Scrivi il seguito dell'estratto sulla tubercolosi negli ungulati selvatici, a partire dalla sua ultima frase.

*ESTRATTO FORNITO*.
■ ■ ■
Con la definizione di tubercolosi negli ungulati selvatici, si intende l’infezione causata da Mycobacterium bovis, agente della tubercolosi bovina.
Tale batterio non è l’unico appartenente al genere Mycobacteriaceae che può colpire gli ungulati selvatici in quanto altre specie (M. microtis; M. avium; M. avium subs.paratuberculosis ed altre ancora) possono infettare con minor frequenza e con minor rilievo per la Sanità Pubblica Veterinaria.
Per ungulati selvatici si intendono i Suidi con il cinghiale (Sus scrofa); e Cervidi con il Capriolo (Capreolus capreolus), il Daino (Dama dama) e il Cervo (Cervus elaphus).
Situazione in Italia: In Italia, è nota da tempo la rilevanza del cinghiale come specie indicatore della presenza di Tubercolosi in bovini al pascolo (Marche, Liguria, Piemonte). Il bovino rappresenta infatti il serbatoio esclusivo dell’infezione, tuttavia il cinghiale può esercitare una funzione di mantenimento locale attraverso la diffusione a co-specifici con modalità di trasmissione orizzontale e alla progenie prima dello svezzamento.
La trasmissione dal bovino al cinghiale avviene per via alimentare a seguito di necrofagia, la trasmissione in senso inverso non è documentata. La trasmissione con modalità diverse e ad altre specie non sono da escludere a priori.
■ ■ ■
*DATI MOSTRATI*.
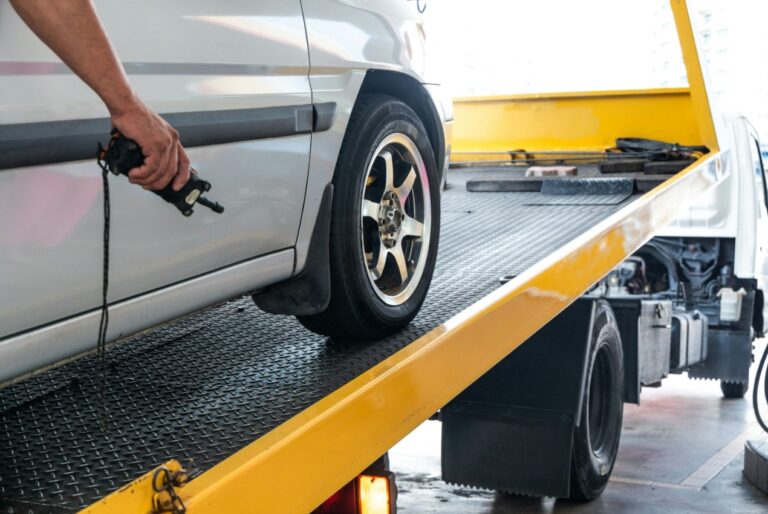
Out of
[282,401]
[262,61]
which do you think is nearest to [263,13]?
[262,61]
■ ■ ■
*RISPOSTA*.
Nei Cervidi (non allevati) la tubercolosi è stata osservata sporadicamente, contratta con modalità analoghe ai bovini, quindi soprattutto per via aerogena a seguito di stretto contatto con animali infetti. La presenza dell’infezione in queste specie è indice di grave diffusione della malattia in un ambiente di pascolo densamente frequentato e condiviso da ruminanti selvatici e domestici.
Le lesioni tubercolari da M.bovis contratte dagli ungulati selvatici sono sovrapponibili a quelle documentate nelle specie domestiche (bovino e suino).
Nei carnivori selvatici (canidi e mustelidi), ai quali il micobatterio è trasmesso attraverso la predazione per via alimentare, l’infezione è generalmente difficile da rilevare per l’assenza di manifestazioni cliniche e di lesioni anatomo-patologiche che indirizzino l’accertamento diagnostico. In Italia come in Europa continentale non sono noti i fenomeni di co-infezione attribuiti al Tasso (Meles meles) in Gran Bretagna, situazione che appare quindi estremamente specifica.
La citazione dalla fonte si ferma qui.